Excerpted passage: Begin
Simplest Program Showing the Difference Between Sequential Consistency and TSO

The effects of weak memory models on programs running on shared-memory multiprocessors can be very difficult to understand. Today I was looking for the simplest program that illustrates the difference between sequentially consistent execution and TSO (the memory model provided by x86 and x86-64). Based on an example from Section of the big Intel reference manual, I came up with this:

#include <pthread.h>
#include <stdio.h>
#include <assert.h>

volatile int x, y, tmp1, tmp2;

void *t0 (void *arg)
  x = 1;
  tmp1 = y;
  return 0;

void *t1 (void *arg)
  y = 1;
  tmp2 = x;
  return 0;

int main (void)
  while (1) {
    int res;
    pthread_t thread0, thread1;
    x = y = tmp1 = tmp2 = 0;
    res = pthread_create (&thread0, NULL, t0, NULL);
    assert (res==0);
    res = pthread_create (&thread1, NULL, t1, NULL);
    assert (res==0);
    res = pthread_join (thread0, NULL);
    assert (res==0);
    res = pthread_join (thread1, NULL);
    assert (res==0);
    printf ("%d %d\n", tmp1, tmp2);
    if (tmp1==0 && tmp2==0) break;
  return 0;

It is easy to see that this program cannot terminate on a sequentially consistent multiprocessor (assuming that all system calls succeed). On the other hand, the program can and does terminate under TSO. Because individual processors are sequentially consistent, the program will not terminate on a multicore Linux machine if you pin it to a single core:

$ gcc -O tso.c -o tso -pthread
$ taskset -c 1 ./tso

It’s easy to “fix” this code so that it does not terminate in the multicore case by adding one memory fence per thread. In GCC on x86 and x86-64 a memory fence is:

asm volatile ("mfence");

In some cases this version is preferable since it also stops some kinds of reordering done by the compiler:

asm volatile ("mfence" ::: "memory");

The stronger version should be unnecessary here: since the relevant reads and writes are to volatile-qualified objects, the compiler is already not allowed to reorder them across sequence points.

Thinking abstractly about this stuff always messes with my head; it’s better to just write some code. Also I recommend Section 8.2 of Intel manual, it contains a lot of excellent material.

11 thoughts on “Simplest Program Showing the Difference Between Sequential Consistency and TSO”

  1. This a small nit, but can be important:

    For portability one should not compile with -lpthread but with -pthread as the former does not set preprocessor flags or link in every required library.

  2. I was under the impression that in the new C/C++11 world order, volatile means absolutely nothing with respect to sharing memory between threads. So this program is full of data races, which means it is undefined. This may be completely tangential to the point you’re trying to make, but I wanted to point it out.

  3. Hi Ben, I wasn’t really thinking about the new memory models when I wrote this, but that’s a good point. As far as I can tell, it’s not possible to write this program in a race-free way since destroying the kind of behavior I’m showing here is kind of the point of DRF. Perhaps the way to make this point in (somewhat) conforming C11/C++11 is to write a bit of inline assembly language.
Excerpted passage: End
Study material: Begin
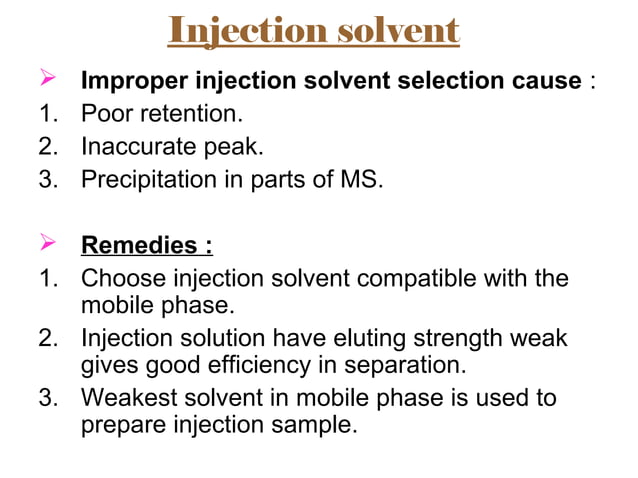 Injection solvent

➢ Improper injection solvent selection cause :
1. Poor retention.
2. Inaccurate peak.
3. Precipitation in parts of MS.

➢ Remedies :
1. Choose injection solvent compatible with the mobile phase.
2. Injection solution have eluting strength weak gives good efficiency in separation.
3. Weakest solvent in mobile phase is used to prepare injection sample.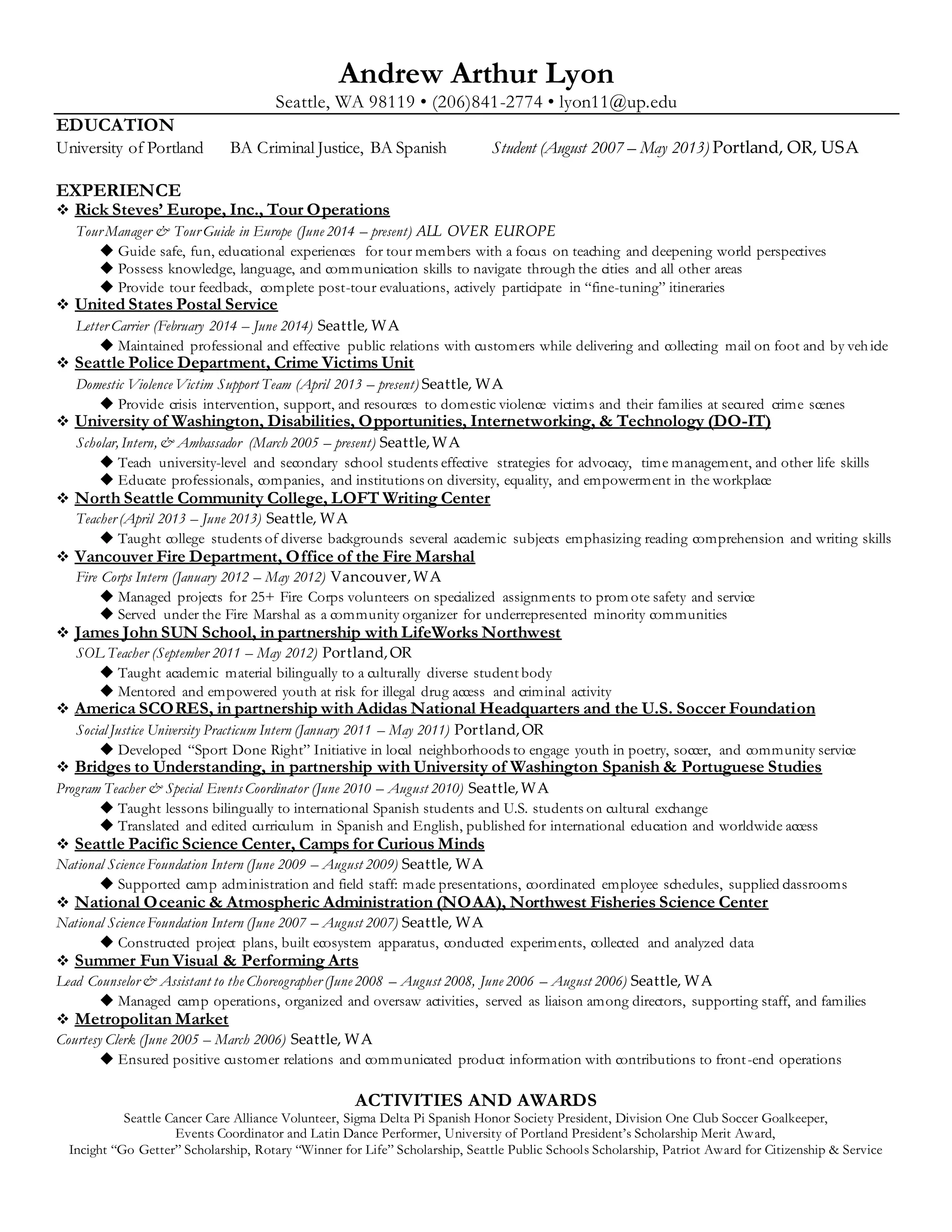 Andrew Arthur Lyon

Seattle, WA 98119 • (206)841-2774 • lyon11@up.edu

EDUCATION

University of Portland BA Criminal Justice, BA Spanish Student (August 2007 – May 2013) Portland, OR, USA

EXPERIENCE

❖ Rick Steves' Europe, Inc., Tour Operations

Tour Manager & Tour Guide in Europe (June 2014 – present) ALL OVER EUROPE

◆ Guide safe, fun, educational experiences for tour members with a focus on teaching and deepening world perspectives
◆ Possess knowledge, language, and communication skills to navigate through the cities and all other areas
◆ Provide tour feedback, complete post-tour evaluations, actively participate in "fine-tuning" itineraries

❖ United States Postal Service

Letter Carrier (February 2014 – June 2014) Seattle, WA

◆ Maintained professional and effective public relations with customers while delivering and collecting mail on foot and by vehicle

❖ Seattle Police Department, Crime Victims Unit

Domestic Violence Victim Support Team (April 2013 – present) Seattle, WA

◆ Provide crisis intervention, support, and resources to domestic violence victims and their families at secured crime scenes

❖ University of Washington, Disabilities, Opportunities, Internetworking, & Technology (DO-IT)

Scholar, Intern, & Ambassador (March 2005 – present) Seattle, WA

◆ Teach university-level and secondary school students effective strategies for advocacy, time management, and other life skills
◆ Educate professionals, companies, and institutions on diversity, equality, and empowerment in the workplace

❖ North Seattle Community College, LOFT Writing Center

Teacher (April 2013 – June 2013) Seattle, WA

◆ Taught college students of diverse backgrounds several academic subjects emphasizing reading comprehension and writing skills

❖ Vancouver Fire Department, Office of the Fire Marshal

Fire Corps Intern (January 2012 – May 2012) Vancouver, WA

◆ Managed projects for 25+ Fire Corps volunteers on specialized assignments to promote safety and service
◆ Served under the Fire Marshal as a community organizer for underrepresented minority communities

❖ James John SUN School, in partnership with LifeWorks Northwest

SOL Teacher (September 2011 – May 2012) Portland, OR

◆ Taught academic material bilingually to a culturally diverse student body
◆ Mentored and empowered youth at risk for illegal drug access and criminal activity

❖ America SCORES, in partnership with Adidas National Headquarters and the U.S. Soccer Foundation

Social Justice University Practicum Intern (January 2011 – May 2011) Portland, OR

◆ Developed "Sport Done Right" Initiative in local neighborhoods to engage youth in poetry, soccer, and community service

❖ Bridges to Understanding, in partnership with University of Washington Spanish & Portuguese Studies

Program Teacher & Special Events Coordinator (June 2010 – August 2010) Seattle, WA

◆ Taught lessons bilingually to international Spanish students and U.S. students on cultural exchange
◆ Translated and edited curriculum in Spanish and English, published for international education and worldwide access

❖ Seattle Pacific Science Center, Camps for Curious Minds

National Science Foundation Intern (June 2009 – August 2009) Seattle, WA

◆ Supported camp administration and field staff: made presentations, coordinated employee schedules, supplied classrooms

❖ National Oceanic & Atmospheric Administration (NOAA), Northwest Fisheries Science Center

National Science Foundation Intern (June 2007 – August 2007) Seattle, WA

◆ Constructed project plans, built ecosystem apparatus, conducted experiments, collected and analyzed data

❖ Summer Fun Visual & Performing Arts

Lead Counselor & Assistant to the Choreographer (June 2008 – August 2008, June 2006 – August 2006) Seattle, WA

◆ Managed camp operations, organized and oversaw activities, served as liaison among directors, supporting staff, and families

❖ Metropolitan Market

Courtesy Clerk (June 2005 – March 2006) Seattle, WA

◆ Ensured positive customer relations and communicated product information with contributions to front-end operations

ACTIVITIES AND AWARDS

Seattle Cancer Care Alliance Volunteer, Sigma Delta Pi Spanish Honor Society President, Division One Club Soccer Goalkeeper, Events Coordinator and Latin Dance Performer, University of Portland President's Scholarship Merit Award, Incight "Go Getter" Scholarship, Rotary "Winner for Life" Scholarship, Seattle Public Schools Scholarship, Patriot Award for Citizenship & Service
Study material: End
_Things to do_.
• A. Return the part of the TSO post from "It’s easy to" to "across sequence points.".
• B. Answer these questions using the TSO post.
(i) Which memory model does the post say x86 and x86-64 provide?
(ii) What command pins the program to a single core?
(iii) Which section of the Intel manual does the author recommend?
Answer from the TSO post alone, not from the records.

_Your responses_.
• A.
It’s easy to “fix” this code so that it does not terminate in the multicore case by adding one memory fence per thread. In GCC on x86 and x86-64 a memory fence is:

asm volatile ("mfence");

In some cases this version is preferable since it also stops some kinds of reordering done by the compiler:

asm volatile ("mfence" ::: "memory");

The stronger version should be unnecessary here: since the relevant reads and writes are to volatile-qualified objects, the compiler is already not allowed to reorder them across sequence points.

• B.
(i) TSO.
(ii) taskset -c 1 ./tso
(iii) Section 8.2.